Prompt: Pictures stay out of the copy. Retype exactly the lines below from the one with "Cormontreuil naar Epernay" through the one with "Gosling Metal Print".

Web page caption snippets:
····················
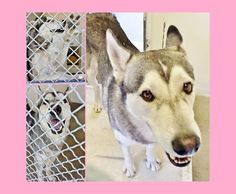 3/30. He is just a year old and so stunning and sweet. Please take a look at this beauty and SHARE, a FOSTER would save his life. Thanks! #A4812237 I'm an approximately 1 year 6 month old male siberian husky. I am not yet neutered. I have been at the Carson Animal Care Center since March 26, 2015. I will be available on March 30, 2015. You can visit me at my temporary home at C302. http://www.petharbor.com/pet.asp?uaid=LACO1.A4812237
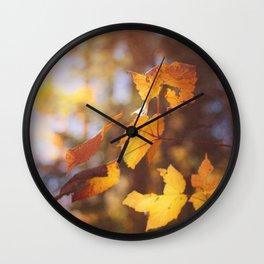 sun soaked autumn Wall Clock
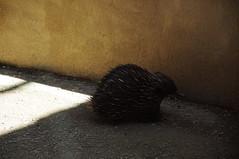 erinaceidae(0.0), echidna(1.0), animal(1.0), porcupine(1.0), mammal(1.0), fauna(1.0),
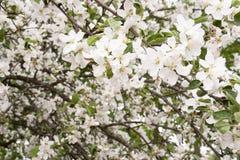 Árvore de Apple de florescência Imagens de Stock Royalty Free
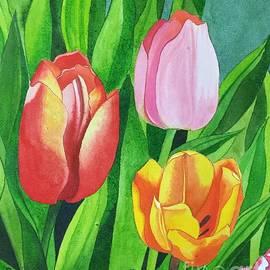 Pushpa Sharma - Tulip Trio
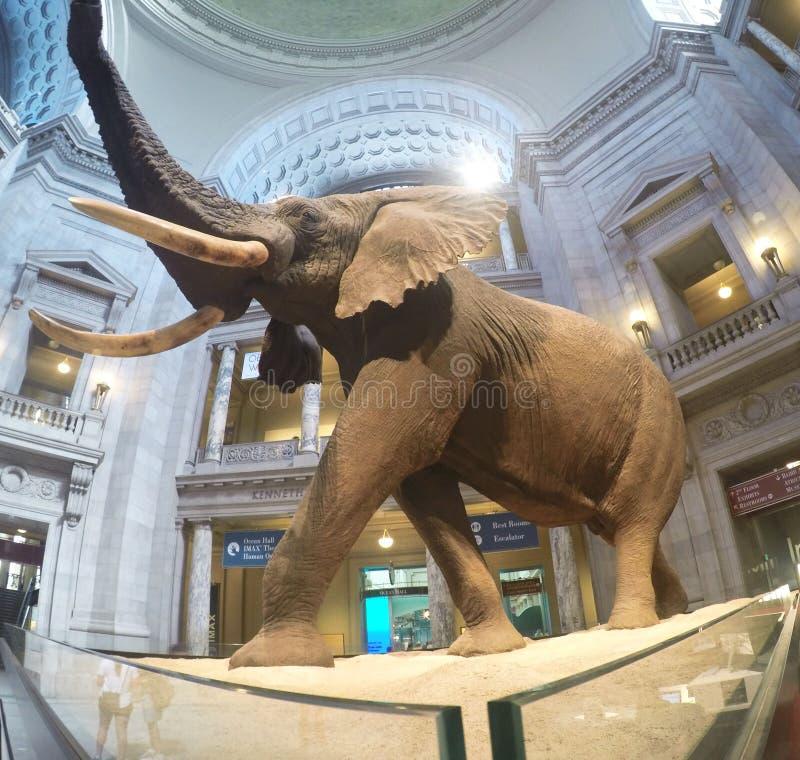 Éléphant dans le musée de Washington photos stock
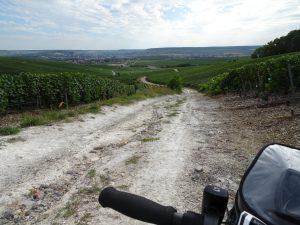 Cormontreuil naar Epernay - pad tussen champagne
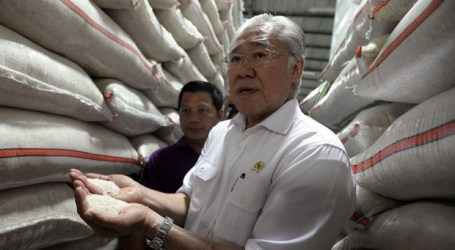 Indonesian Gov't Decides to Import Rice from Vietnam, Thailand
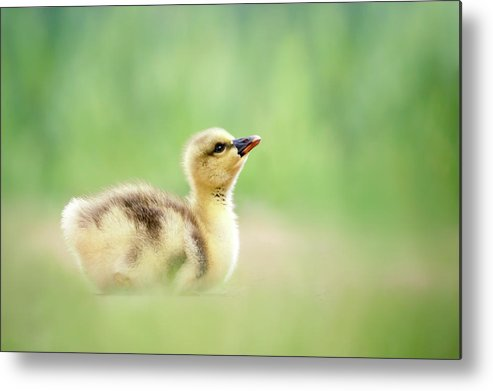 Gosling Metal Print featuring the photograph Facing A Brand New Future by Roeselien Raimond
····················
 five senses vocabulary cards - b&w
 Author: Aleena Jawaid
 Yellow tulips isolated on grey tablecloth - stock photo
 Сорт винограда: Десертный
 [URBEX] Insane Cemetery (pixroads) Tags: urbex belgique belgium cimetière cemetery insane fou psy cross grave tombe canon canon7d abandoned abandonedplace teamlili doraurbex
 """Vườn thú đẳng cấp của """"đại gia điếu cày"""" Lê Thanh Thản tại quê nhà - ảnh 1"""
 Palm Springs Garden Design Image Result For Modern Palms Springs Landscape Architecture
····················
Problem solution:
 Cormontreuil naar Epernay - pad tussen champagne
 Indonesian Gov't Decides to Import Rice from Vietnam, Thailand
 Gosling Metal Print featuring the photograph Facing A Brand New Future by Roeselien Raimond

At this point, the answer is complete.